══ TEXTE DE L'EXERCICE ══
Digression sur le lien entre temporalité, mortalité et humanité: Alexandre
Kojève, dans son Introduction à la lecture de Hegel, reprend à son
compte certaines analyses de Sein und
Zeit (1927) comme l’être-pour-la-mort. L’existence humaine est, dit
Kojève, une « mort différée » (p. 548 et sv): en anticipant
résolument sa mort, en introduisant dans la positivité immédiate de sa vie
cette inactualité, cette possibilité de ne plus être, l’homme
« néantise » le présent nivelé (fait d’une succession indifférenciée
de « maintenant ») ou s’en absente, et se pro-jette ainsi dans
l’indétermination de l’avenir. C’est paradoxalement l’intégration de la
mortalité dans la vie qui permet que se déploie la dimension du futur. Hegel
déjà parlait de cette vie de l’esprit qui ne se conquiert qu’au terme d’un
mouvement impliquant la mort de toute présence, de toute immédiateté, et de la
nécessité de se maintenir dans cette ineffectivité: « Ce n’est pas cette
vie qui recule d’horreur devant la mort et se préserve pure de la destruction,
mais la vie qui porte la mort et se maintient dans la mort même, qui est la vie
de l’esprit. L’esprit conquiert sa vérité seulement à condition de se retrouver
soi-même dans l’absolu déchirement. » (Préface de la PhG, trad. Hyppolite,
p.29)
L’existence de
l’homme comme projet, historicité, peut être manifestée dans les analyses de
ces affects d’existence, spécifiquement anthropologiques, que
sont, par exemple, l’ennui, la
paresse, l’angoisse. Ces affects révèlent
chacun à leur manière que la principale façon qu’a l’homme de se rapporter à sa
propre existence est le souci,
l’écart avec le présent.
Pour
Heidegger, l’ennui dévoile le
caractère ouvert de notre rapport au
monde: en éprouvant une sensation lancinante de vide ou d’insatisfaction là où précisément
tout ne devrait être qu’évidence et nécessité remplissant tout notre horizon,
nous faisons l’expérience que notre existence ne se réduit pas à ses
déterminations pratiques, à cette quotidienneté fonctionnelle. De même, dans l’angoisse, dépourvue d’objet, c’est
l’objectivité elle-même dans sa généralité vide qui nous inquiète et nous
plonge dans l’indétermination de l’avenir.
═══
● **CONSIGNE**
Recopiez à l'identique le passage du texte qui va de « L’existence de » jusqu'à « avec le présent. » inclus. Appuyez-vous exclusivement sur le texte.
══ JEU DE DONNÉES ══
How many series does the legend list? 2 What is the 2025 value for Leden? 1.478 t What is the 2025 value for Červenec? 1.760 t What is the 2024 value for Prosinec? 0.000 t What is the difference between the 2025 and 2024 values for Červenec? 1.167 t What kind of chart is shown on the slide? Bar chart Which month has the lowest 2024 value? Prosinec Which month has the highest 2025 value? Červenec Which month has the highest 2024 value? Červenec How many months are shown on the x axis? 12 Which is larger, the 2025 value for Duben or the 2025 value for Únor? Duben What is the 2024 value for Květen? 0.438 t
═══
══ JEU DE DONNÉES ══
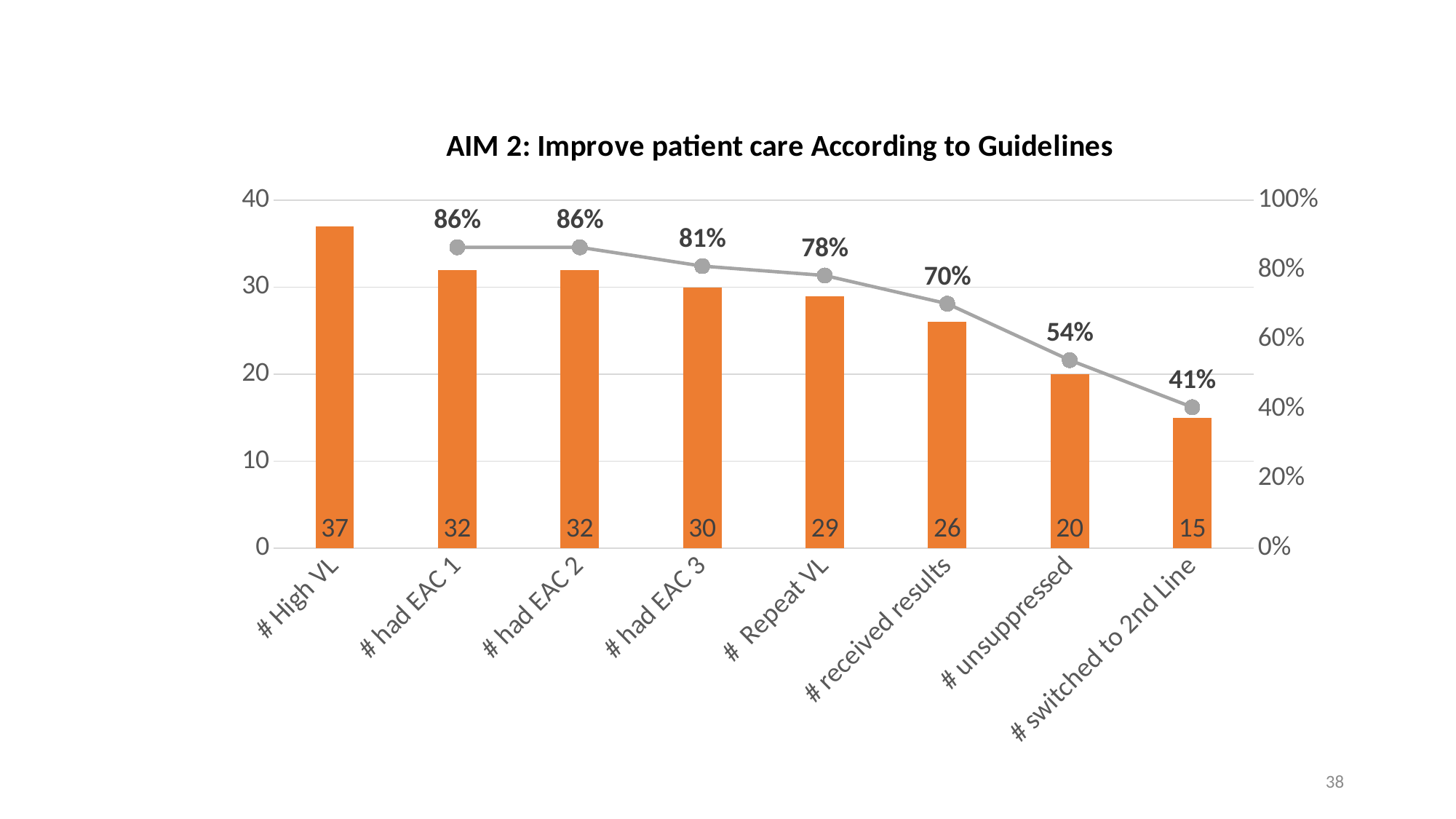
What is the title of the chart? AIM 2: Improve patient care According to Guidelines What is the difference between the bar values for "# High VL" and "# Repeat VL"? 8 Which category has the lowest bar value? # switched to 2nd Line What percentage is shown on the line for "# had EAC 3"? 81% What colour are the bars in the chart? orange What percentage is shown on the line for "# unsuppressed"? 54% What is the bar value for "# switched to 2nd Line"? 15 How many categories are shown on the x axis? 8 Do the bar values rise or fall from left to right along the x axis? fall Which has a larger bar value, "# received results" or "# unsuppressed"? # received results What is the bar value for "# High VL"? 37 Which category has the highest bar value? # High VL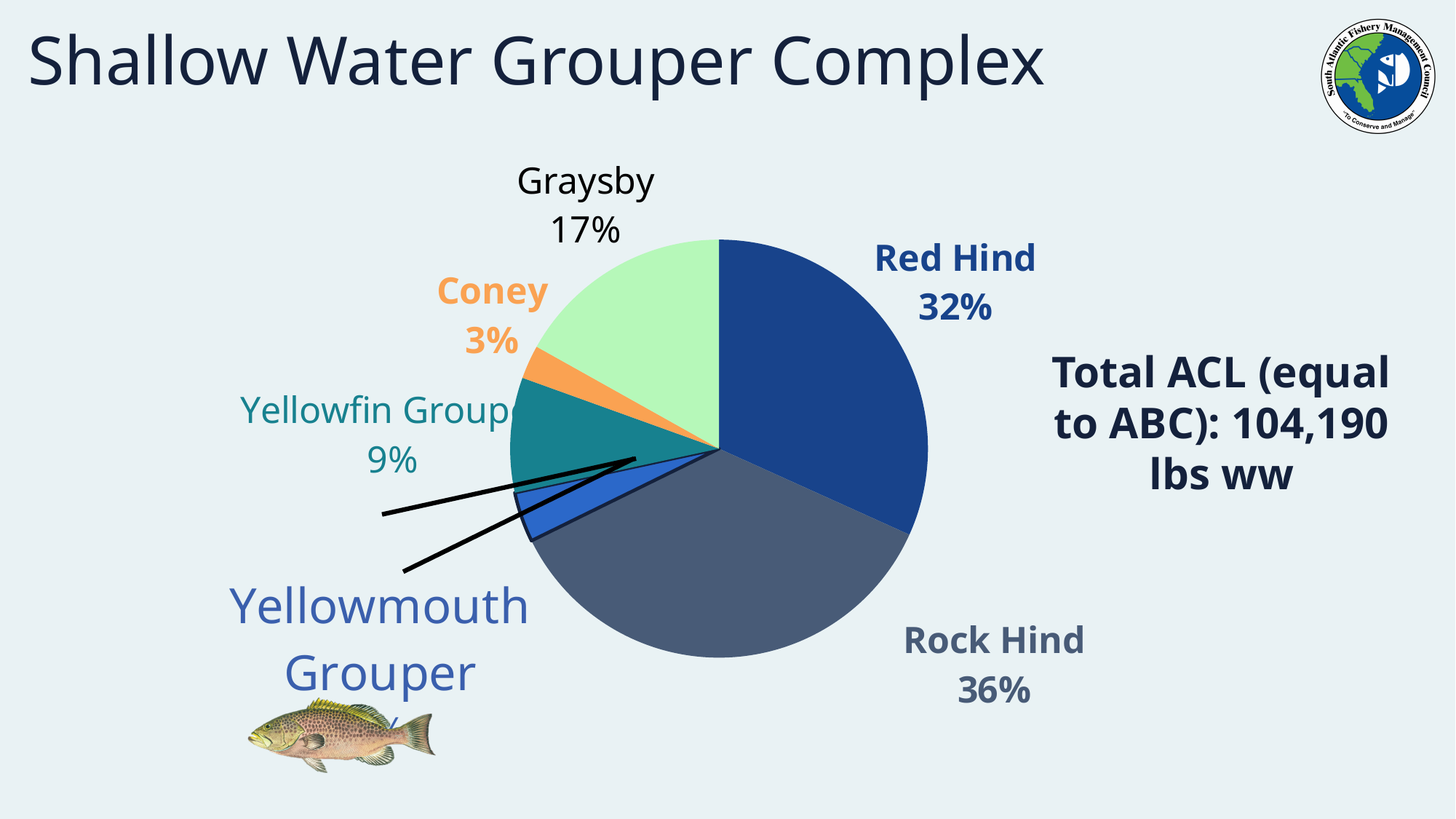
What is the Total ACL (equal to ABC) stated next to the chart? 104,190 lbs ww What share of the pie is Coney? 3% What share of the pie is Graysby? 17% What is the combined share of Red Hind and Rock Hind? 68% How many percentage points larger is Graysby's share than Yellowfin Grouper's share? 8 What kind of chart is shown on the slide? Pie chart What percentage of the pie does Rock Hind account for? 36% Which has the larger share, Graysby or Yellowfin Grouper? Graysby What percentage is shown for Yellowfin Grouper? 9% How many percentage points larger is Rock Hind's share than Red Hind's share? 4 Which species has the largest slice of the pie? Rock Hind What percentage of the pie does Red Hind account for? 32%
═══
══ JEU DE DONNÉES ══
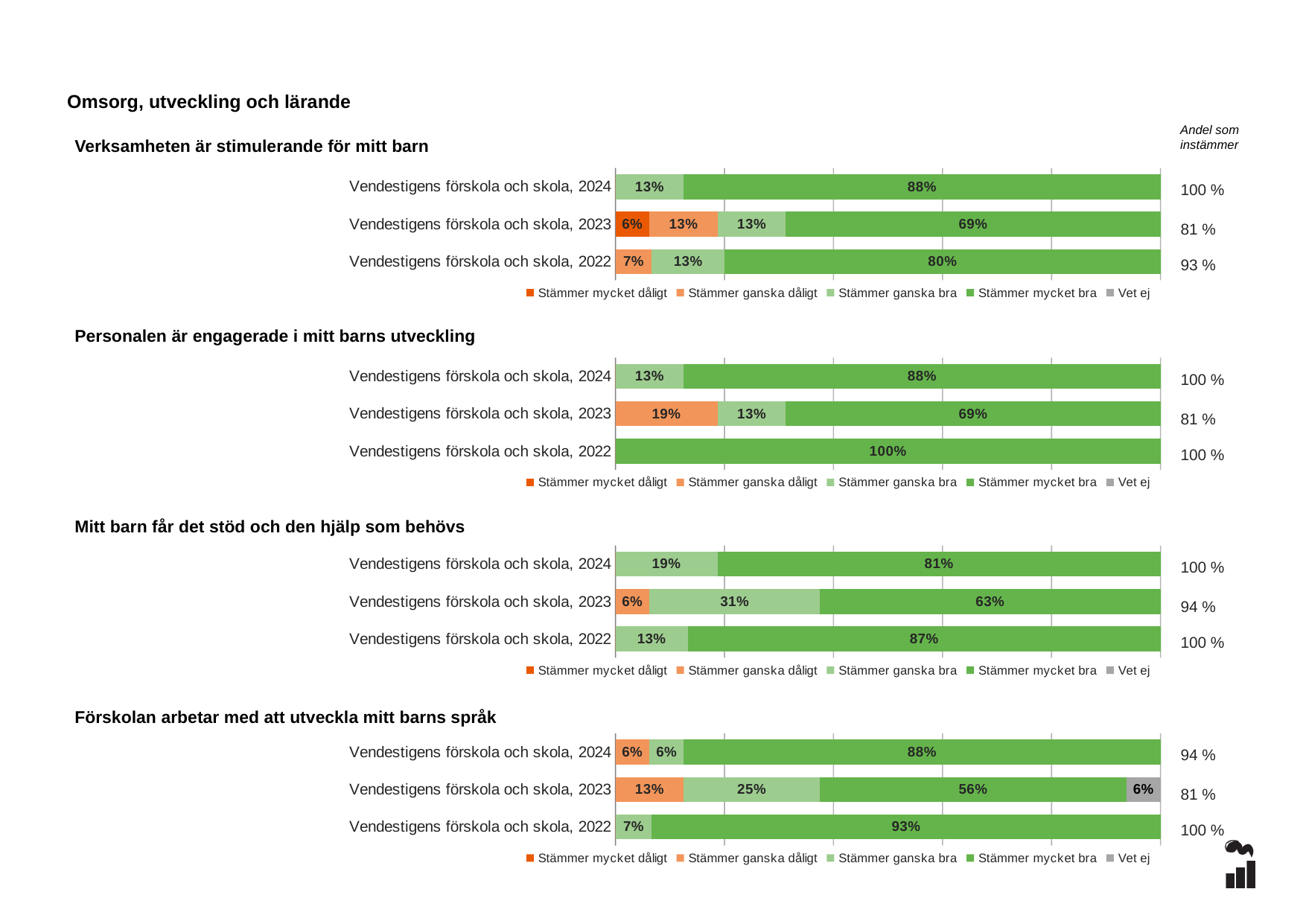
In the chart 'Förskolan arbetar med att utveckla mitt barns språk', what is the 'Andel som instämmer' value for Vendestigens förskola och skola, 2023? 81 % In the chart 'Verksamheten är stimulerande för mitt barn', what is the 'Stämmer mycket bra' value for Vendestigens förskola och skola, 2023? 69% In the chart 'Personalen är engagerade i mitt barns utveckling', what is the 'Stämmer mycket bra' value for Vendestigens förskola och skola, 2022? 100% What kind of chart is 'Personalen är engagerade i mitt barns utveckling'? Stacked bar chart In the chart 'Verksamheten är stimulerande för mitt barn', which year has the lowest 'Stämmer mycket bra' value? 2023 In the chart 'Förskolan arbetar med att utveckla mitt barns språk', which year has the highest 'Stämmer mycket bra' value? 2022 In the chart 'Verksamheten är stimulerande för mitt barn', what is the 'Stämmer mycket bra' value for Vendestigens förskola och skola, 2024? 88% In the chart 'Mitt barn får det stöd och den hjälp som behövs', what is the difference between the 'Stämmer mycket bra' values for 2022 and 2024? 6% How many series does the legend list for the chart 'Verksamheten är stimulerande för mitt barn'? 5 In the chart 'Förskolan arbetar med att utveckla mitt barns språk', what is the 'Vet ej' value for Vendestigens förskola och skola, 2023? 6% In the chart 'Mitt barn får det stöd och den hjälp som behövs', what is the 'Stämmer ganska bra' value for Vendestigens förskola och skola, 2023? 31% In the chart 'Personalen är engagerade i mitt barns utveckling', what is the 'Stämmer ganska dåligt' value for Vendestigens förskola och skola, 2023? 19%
═══
● **RÉSULTAT ATTENDU**
L’existence de
l’homme comme projet, historicité, peut être manifestée dans les analyses de
ces affects d’existence, spécifiquement anthropologiques, que
sont, par exemple, l’ennui, la
paresse, l’angoisse. Ces affects révèlent
chacun à leur manière que la principale façon qu’a l’homme de se rapporter à sa
propre existence est le souci,
l’écart avec le présent.